Aside from WHO, Sputnik V is still waiting for approval from the European Medicines Agency before all travel restrictions for people vaccinated with the Russian formula can be lifted.

The long wait frustrated many Russians, and when the WHO announced another delay in September, they started looking elsewhere for solutions.

“People don’t want to wait; People have to be able to come to Europe for various personal reasons, ”said Anna Filatovskaya, spokeswoman for the Russky Express travel agency in Moscow. “Some have relatives. Some have a business, some study, some work. Some just want to go to Europe because they miss it. “

Serbia, an Orthodox Christian and Slavic nation, offers the Pfizer, AstraZeneca and Chinese Sinopharm shots. By popular demand, Russian travel agencies are now also offering trips to Croatia, where tourists can get the one-off Johnson & Johnson vaccine without having to return for a second dose.

“For Serbia, the demand has grown like an avalanche,” said Filatovskaya. “It’s like our company only sells tours for Serbia these days.”

The Balkan nation introduced vaccination for foreigners in August when the country’s vaccination campaign slowed after reaching around 50% of the adult population. Official data from the Serbian government shows that so far nearly 160,000 foreign nationals have been vaccinated in the country, but it is unclear how many are Russians.

In Russia, the country’s vaccination rate is low. As of this week, almost 33% of the 146 million people in Russia have had at least one shot of a coronavirus vaccine, and 29% were fully vaccinated. Aside from Sputnik V and a single-dose version known as Sputnik Light, Russia has also used two other domestically developed vaccines that are not internationally approved.

Russian Health Minister Mikhail Murashko recently said administrative issues were among the main obstacles in the WHO review process.

Judy Twigg, a political science professor specializing in global health at Virginia Commonwealth University, expects Sputnik V to be approved eventually, but “maybe not by the end of this year.”

“The WHO said it needed more data and had to review some production lines that it found problems early on. These re-inspections are a multi-week process for good reason. It’s not something they just gloss over. “

Given low vaccination rates and the reluctance of the authorities to reintroduce restrictive measures, COVID-19 infections and hospital admissions have hit record levels in both Russia and Serbia in recent weeks.

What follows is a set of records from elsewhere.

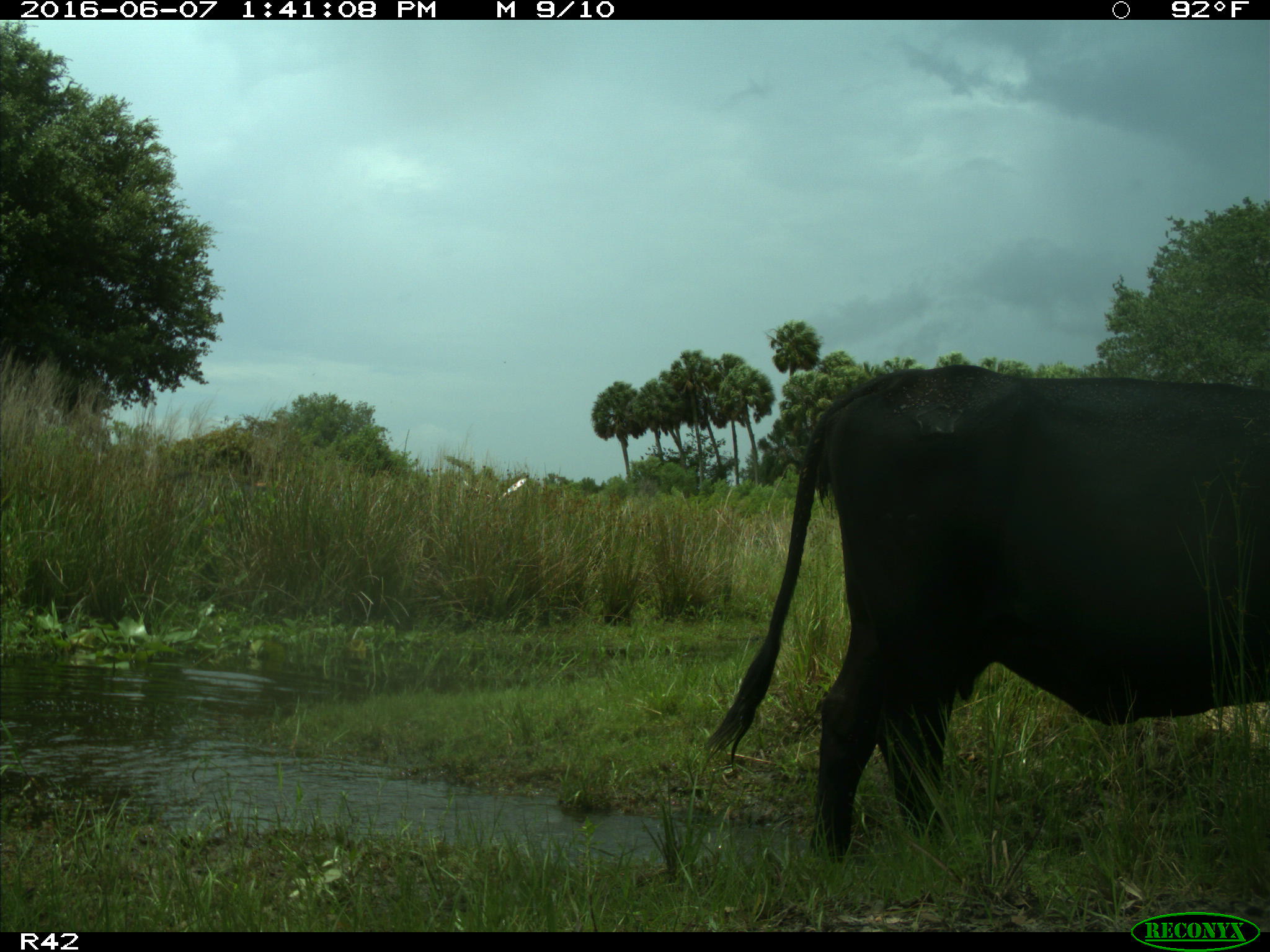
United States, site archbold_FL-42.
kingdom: Animalia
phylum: Chordata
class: Mammalia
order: Artiodactyla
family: Bovidae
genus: Bos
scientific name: Bos taurus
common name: domestic cow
Bos taurus (domestic cow).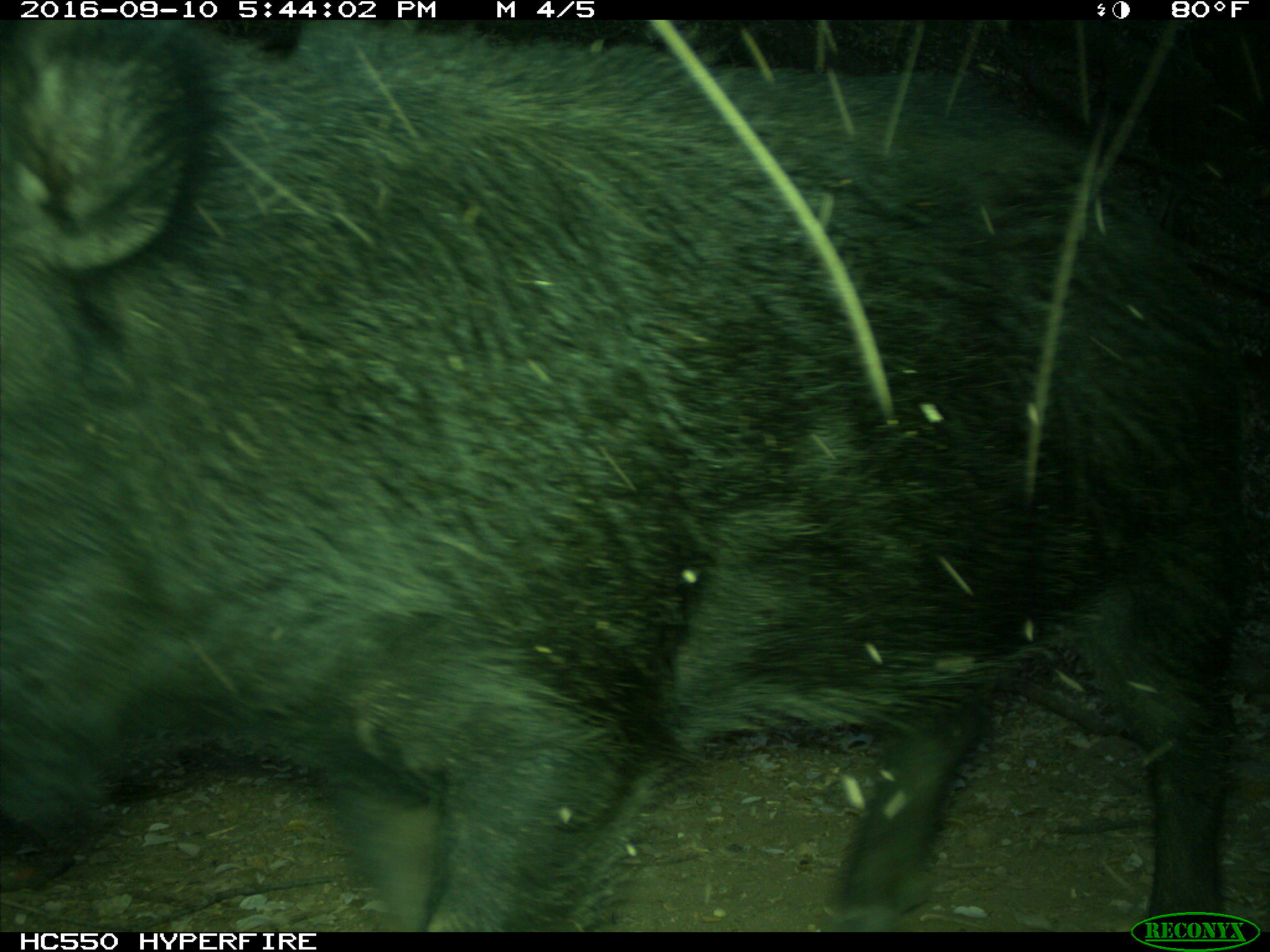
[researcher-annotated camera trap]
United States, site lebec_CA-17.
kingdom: Animalia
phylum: Chordata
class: Mammalia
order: Artiodactyla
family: Suidae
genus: Sus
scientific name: Sus scrofa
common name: wild boar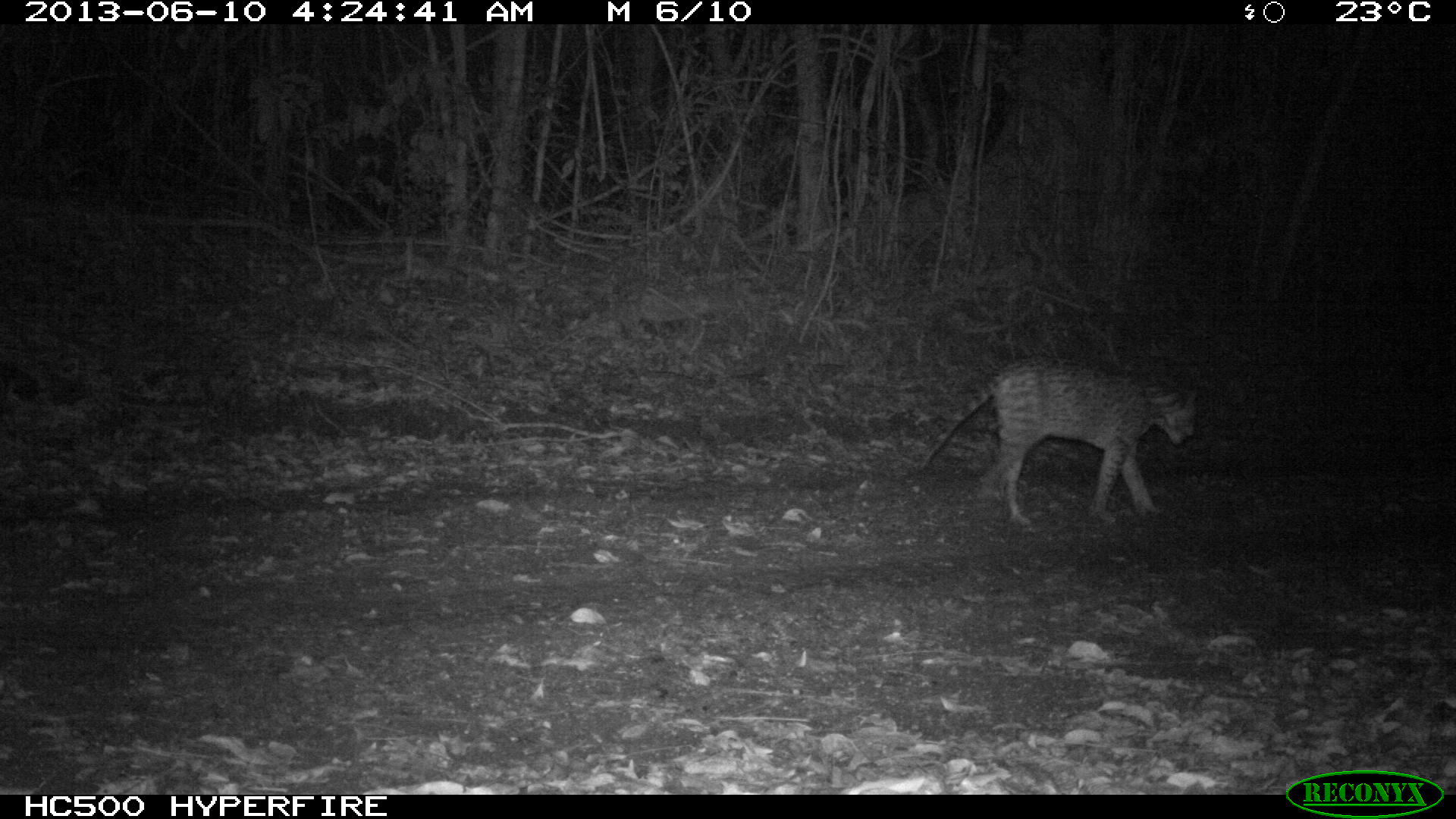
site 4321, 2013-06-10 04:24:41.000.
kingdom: Animalia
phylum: Chordata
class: Mammalia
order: Carnivora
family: Felidae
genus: Leopardus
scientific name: Leopardus pardalis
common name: ocelot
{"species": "Leopardus pardalis (ocelot)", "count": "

The daily coronavirus death toll in Russia topped 900 for the second day in a row on Thursday – one day after hitting a record of 929. In Serbia, the daily death toll of 50 people is the highest in the country in months of 7 so far Million confirmed nearly 1 million cases of infection.

Pavlova said the “double protection” that the Pfizer booster vaccinations offer would allow the family to “not only travel the world but also see our loved ones without fear”.

Since the vaccine tours exploded in popularity about a month ago, they have brought welcome business to Serbian tour operators who were devastated by the pandemic in an already weak economy. The owner of BTS Kompas travel agency in Belgrade, Predrag Tesic, said they were booked well in advance.

“It started out modestly at first, but the numbers have grown well from day to day,” said Tesic.

He explained that his agency organizes everything from airport transportation and accommodation to translations and other assistance at vaccination centers. If they return for another dose in three weeks, Russian guests will also be offered short tours to some popular sights in Serbia.

Back in Russia, some Muscovites said they understood why many of their Russian compatriots were traveling abroad for vaccines. But Tatiana Novikova said homemade vaccines remain her choice.

“I trust ours more, to be honest,” she said.


Associated press writers Dusan Stojanovic and Ivana Bzganovic in Belgrade, Serbia, as well as Daria Litvinova and Daniel Kozin reported from Moscow.